Data excerpts:

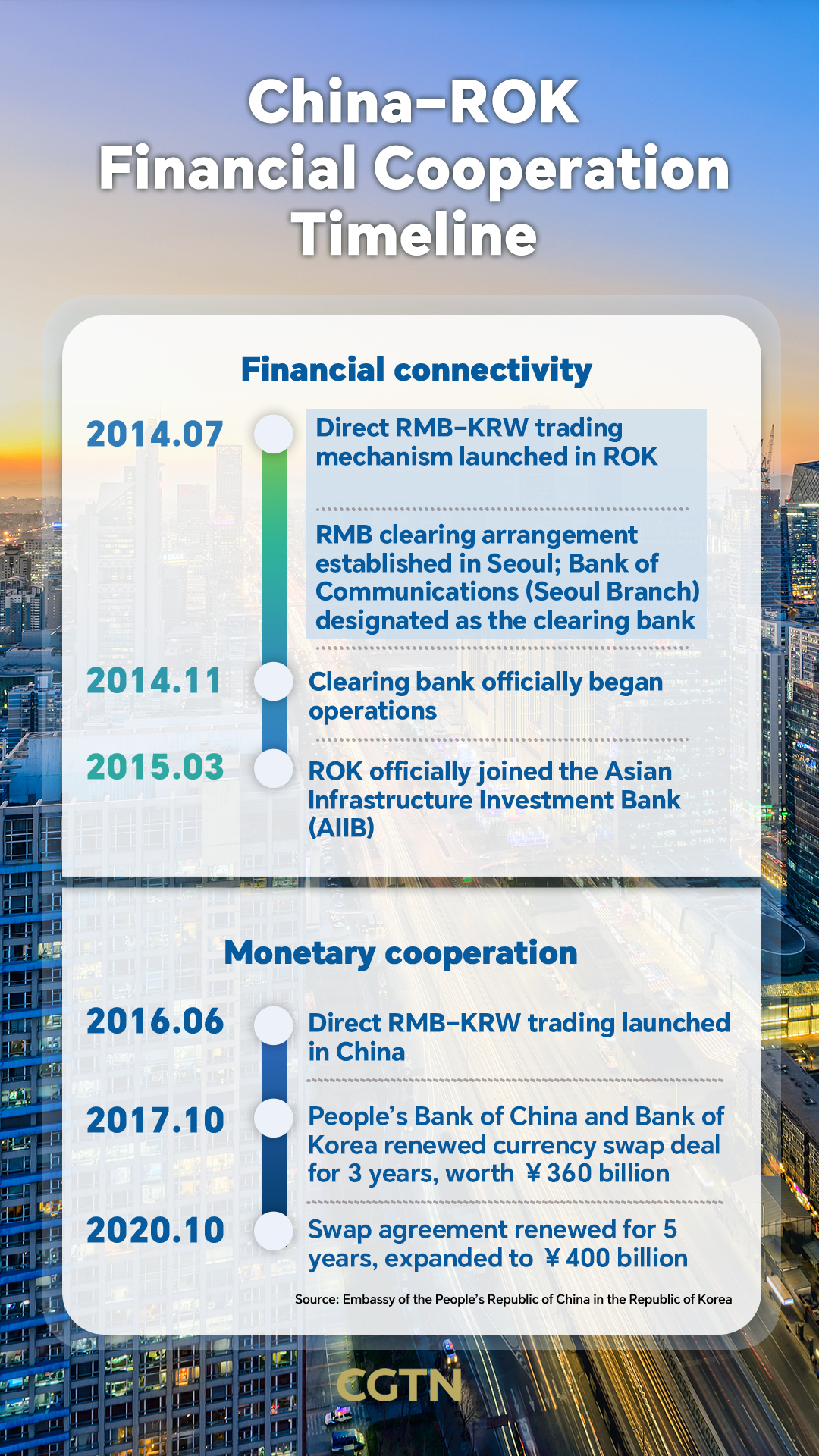 China–ROK Financial Cooperation Timeline

Financial connectivity

2014.07

Direct RMB–KRW trading mechanism launched in ROK

RMB clearing arrangement established in Seoul; Bank of Communications (Seoul Branch) designated as the clearing bank

2014.11

Clearing bank officially began operations

2015.03

ROK officially joined the Asian Infrastructure Investment Bank (AIIB)

Monetary cooperation

2016.06

Direct RMB–KRW trading launched in China

2017.10

People's Bank of China and Bank of Korea renewed currency swap deal for 3 years, worth ¥360 billion

2020.10

Swap agreement renewed for 5 years, expanded to ¥400 billion

Source: Embassy of the People's Republic of China in the Republic of Korea

CGTN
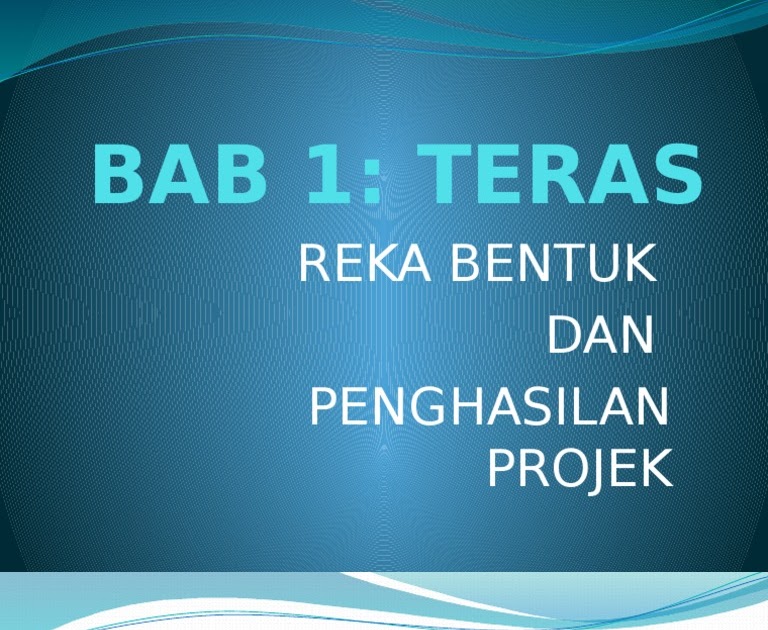 BAB 1: TERAS

REKA BENTUK DAN PENGHASILAN PROJEK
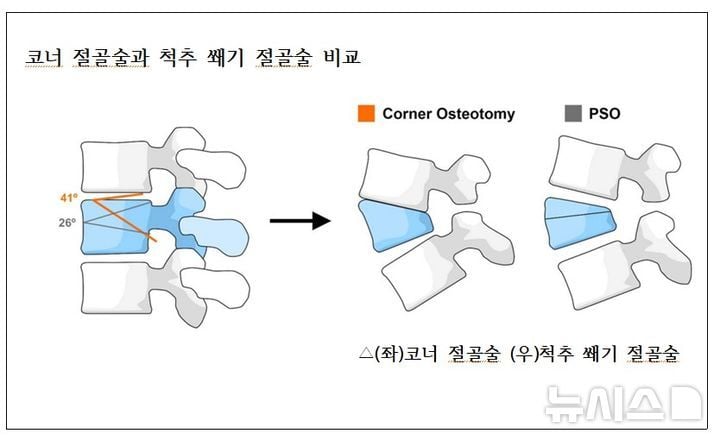 코너 절골술과 척추 쐐기 절골술 비교

Corner Osteotomy

PSO

41º

26º

△(좌)코너 절골술 (우)척추 쐐기 절골술

뉴시스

**Task details**
The data must be repeated exactly. Any pictures in it are to be left out.

**Worked solution**
 China–ROK Financial Cooperation Timeline

Financial connectivity

2014.07

Direct RMB–KRW trading mechanism launched in ROK

RMB clearing arrangement established in Seoul; Bank of Communications (Seoul Branch) designated as the clearing bank

2014.11

Clearing bank officially began operations

2015.03

ROK officially joined the Asian Infrastructure Investment Bank (AIIB)

Monetary cooperation

2016.06

Direct RMB–KRW trading launched in China

2017.10

People's Bank of China and Bank of Korea renewed currency swap deal for 3 years, worth ¥360 billion

2020.10

Swap agreement renewed for 5 years, expanded to ¥400 billion

Source: Embassy of the People's Republic of China in the Republic of Korea

CGTN
 BAB 1: TERAS

REKA BENTUK DAN PENGHASILAN PROJEK
 코너 절골술과 척추 쐐기 절골술 비교

Corner Osteotomy

PSO

41º

26º

△(좌)코너 절골술 (우)척추 쐐기 절골술

뉴시스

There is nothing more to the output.